'''

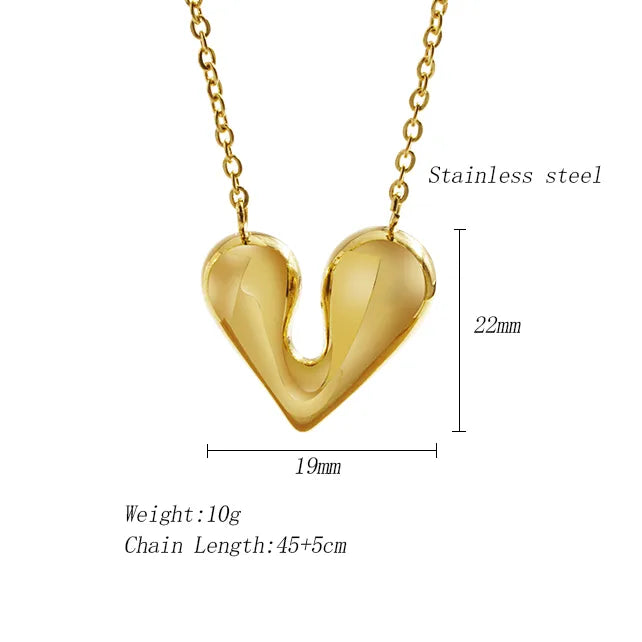 304 Stainless Steel 18K Gold Plated Basic Modern Style Classic Style Irregular Heart Shape Pendant Necklace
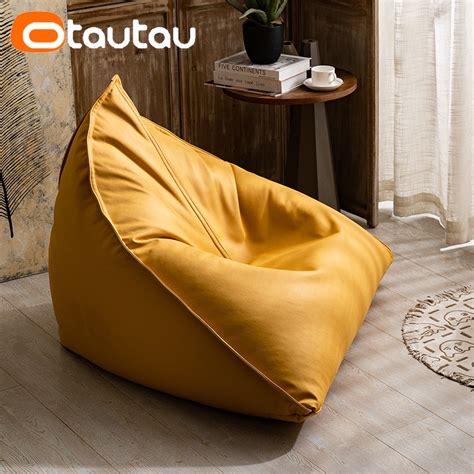 Otautau Triangle Faux Leather Bean Bag Cover No Filler Floor Seat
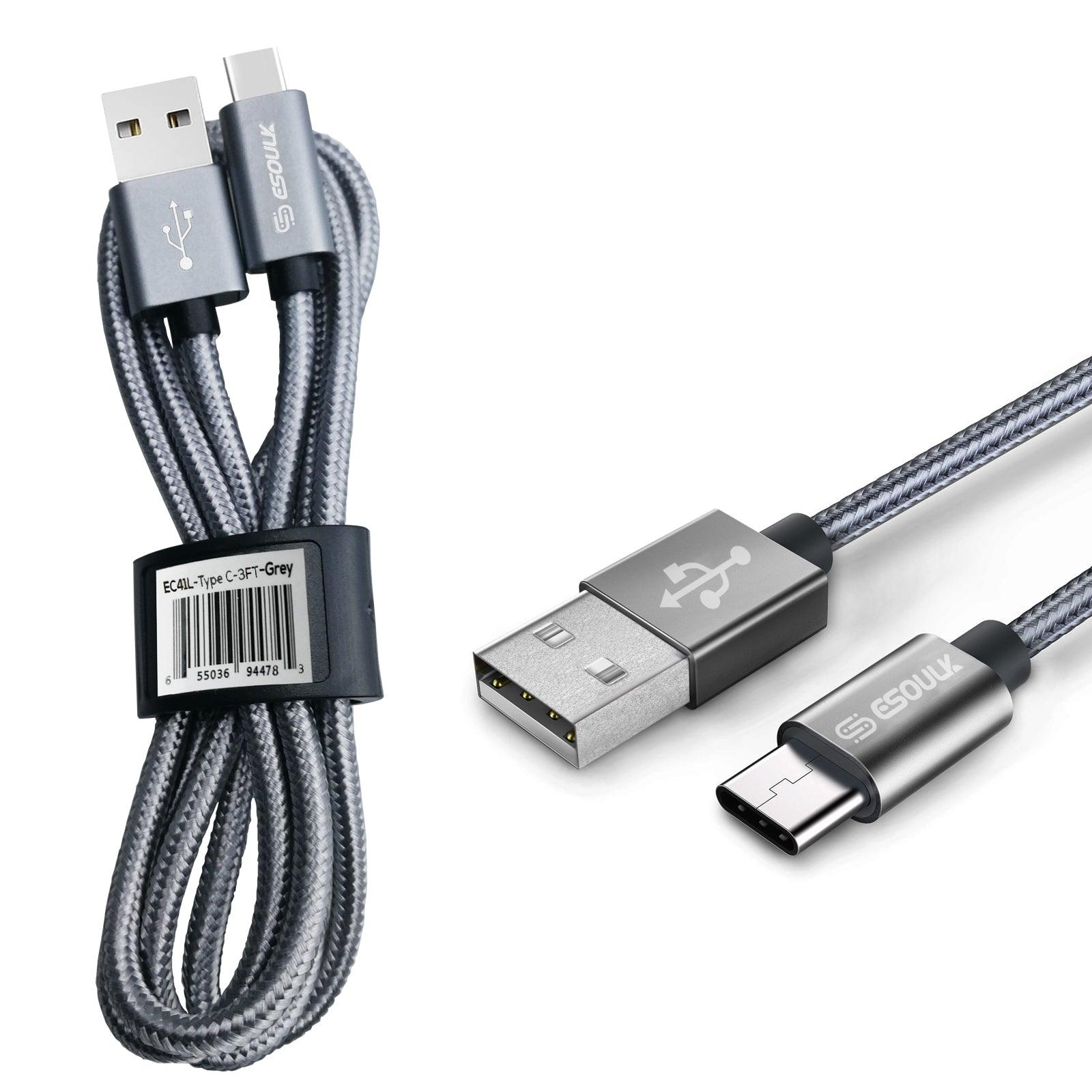Esoulk Braided Cable Type-C 3Ft Silver - Best Cell Phone Parts Distributor in Canada, Parts Source
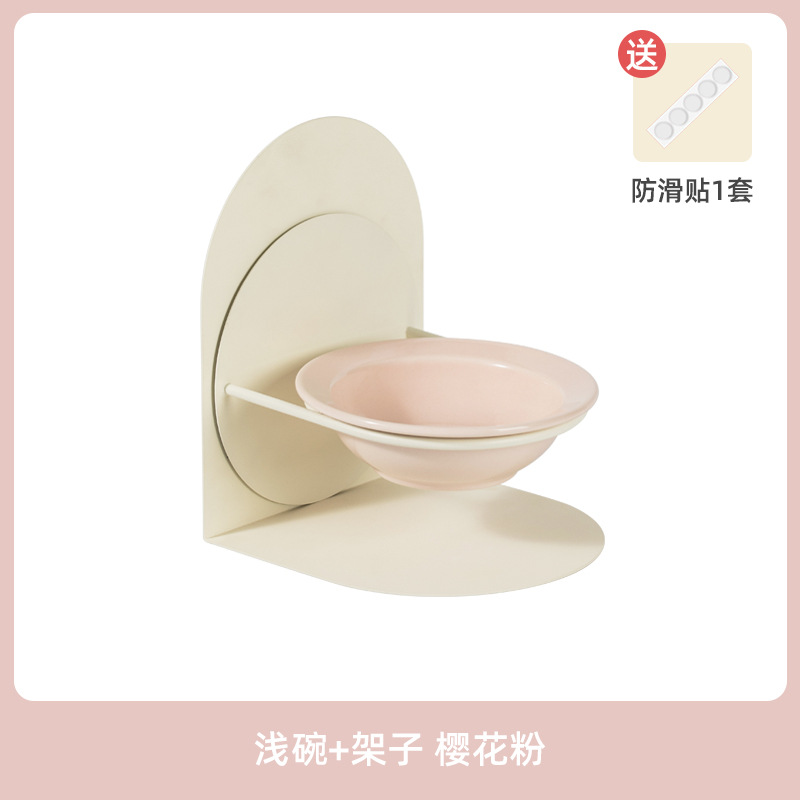 Comedero de cerámica de gran diámetro y altura para perros y gatos, protector de cuello, antideslizante, de gran capacidad para comida y agua, con diseño inclinado.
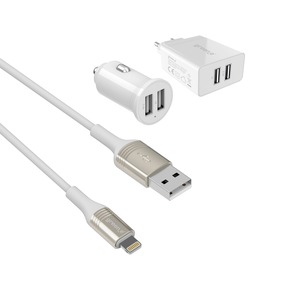 GREEN_E KIT 2USB FASTCHARGE CAR + SECTEUR + CABLE MFI 1,3M BLANC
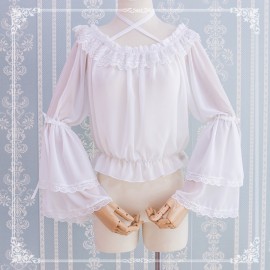 Chiffon Off-Shoulder Lolita Long Sleeve Blouse
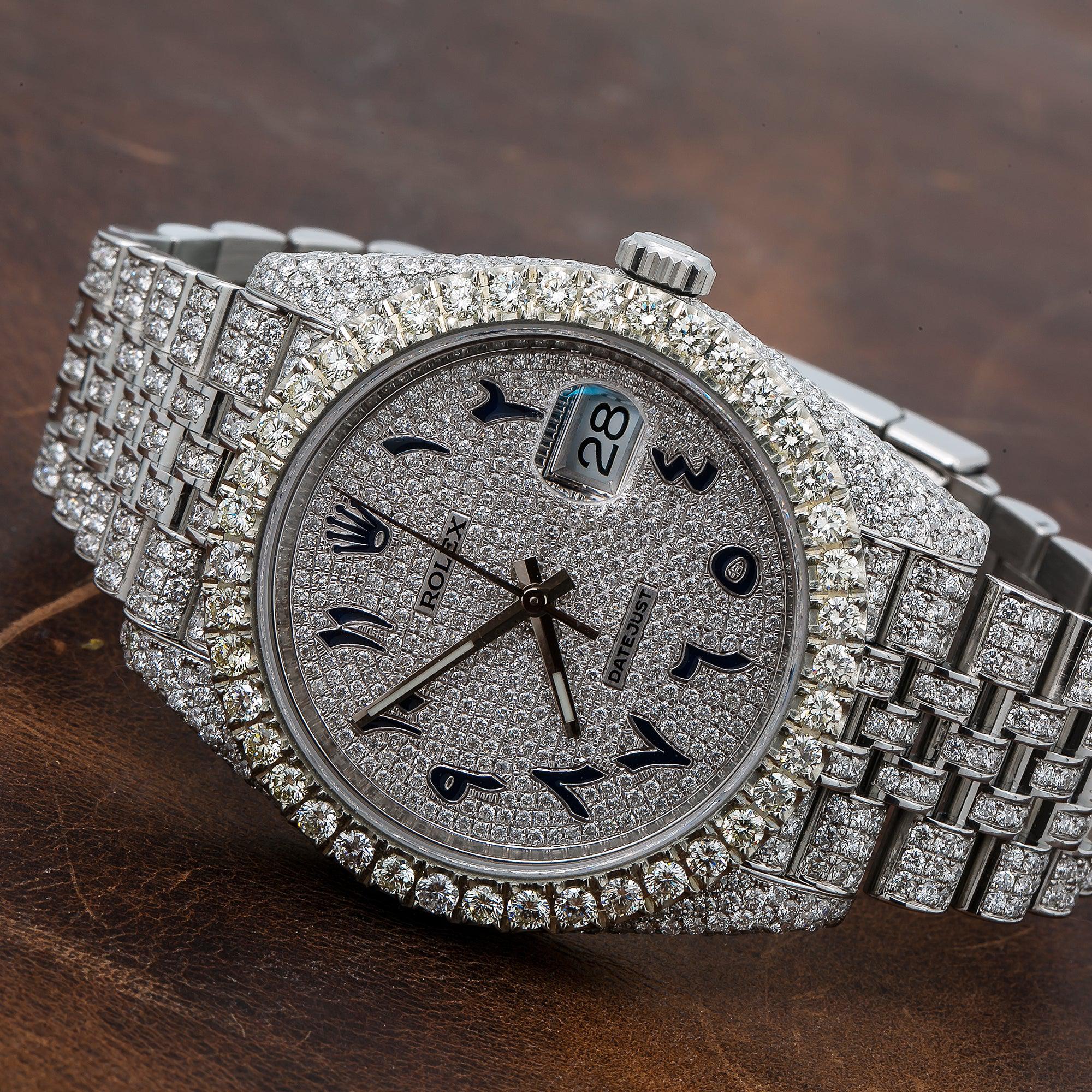 Rolex Datejust 41MM 126300 Diamond Paved Eastern Arabic Dial Diamond Bezel Stainless Steel Full Diamond Jubilee Bracelet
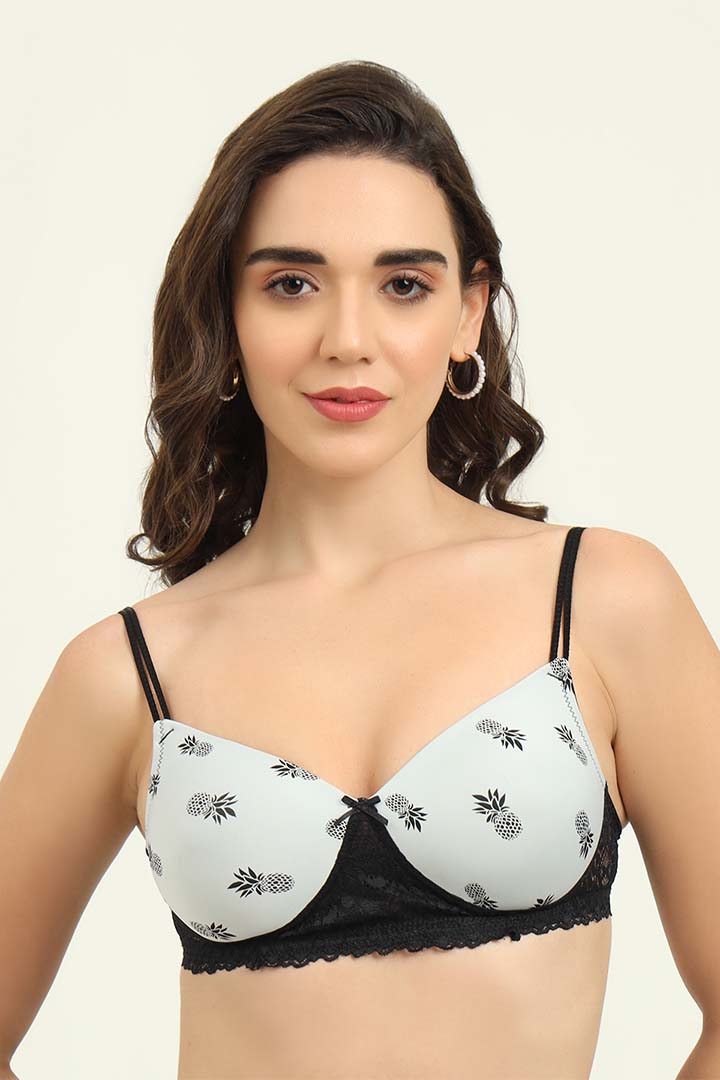 SLUUW BRA-SB008 - LIGHTLY PADDED LACY T-SHIRT BRA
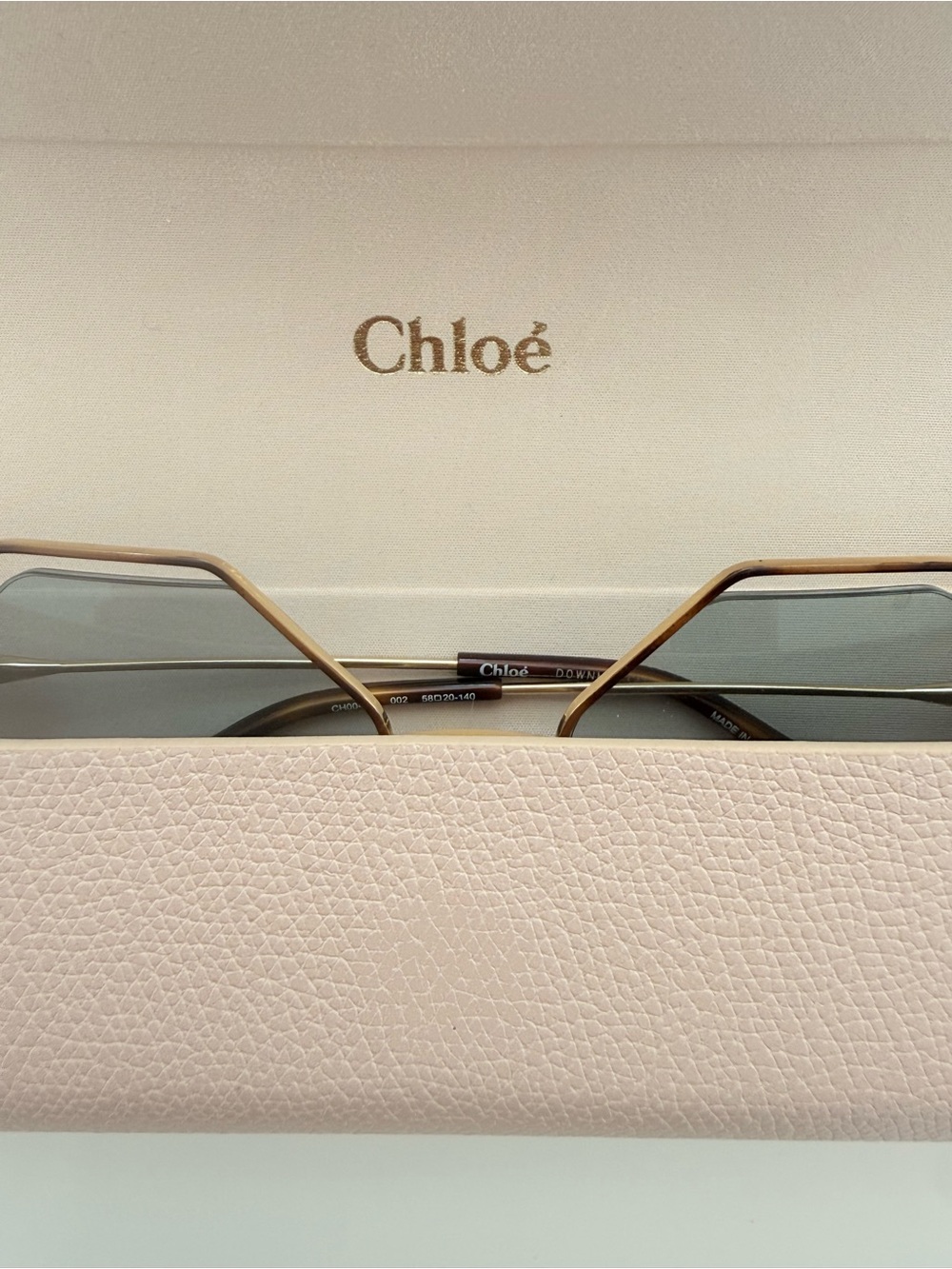 Chloe Octagon Geometric Gold Gradient Sunglasses with Original Box & Case - Picture 9 of 16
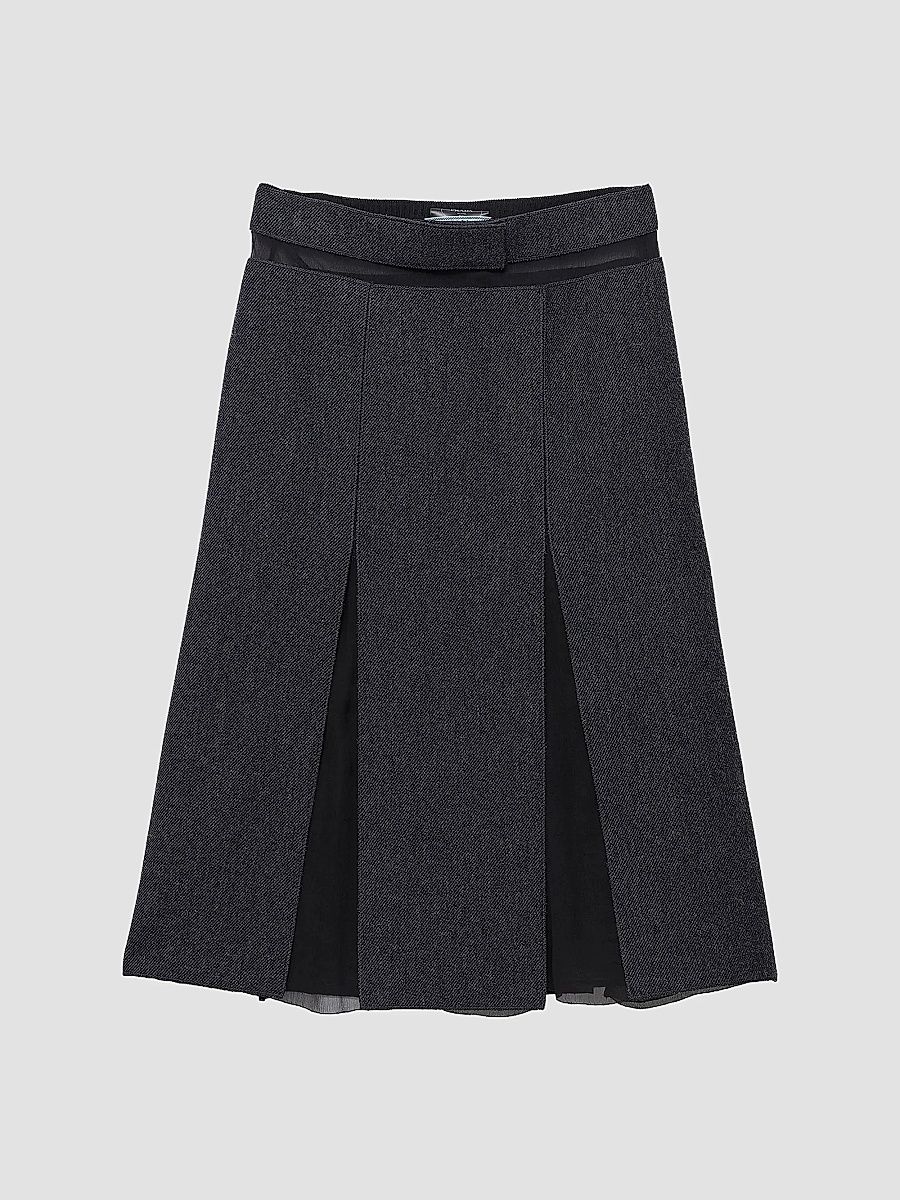 Women's Double Wool Midi-Skirt - Dark Grey - Size 10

'''

* WHAT YOU HAVE TO DO *
The line with "SLUUW BRA-SB008 - LIGHTLY" and each line after it, through the final line of the data, are to be duplicated exactly, with pictures left out and nothing more included.

* RESPONSE TO THIS EXERCISE *
 SLUUW BRA-SB008 - LIGHTLY PADDED LACY T-SHIRT BRA
 Chloe Octagon Geometric Gold Gradient Sunglasses with Original Box & Case - Picture 9 of 16
 Women's Double Wool Midi-Skirt - Dark Grey - Size 10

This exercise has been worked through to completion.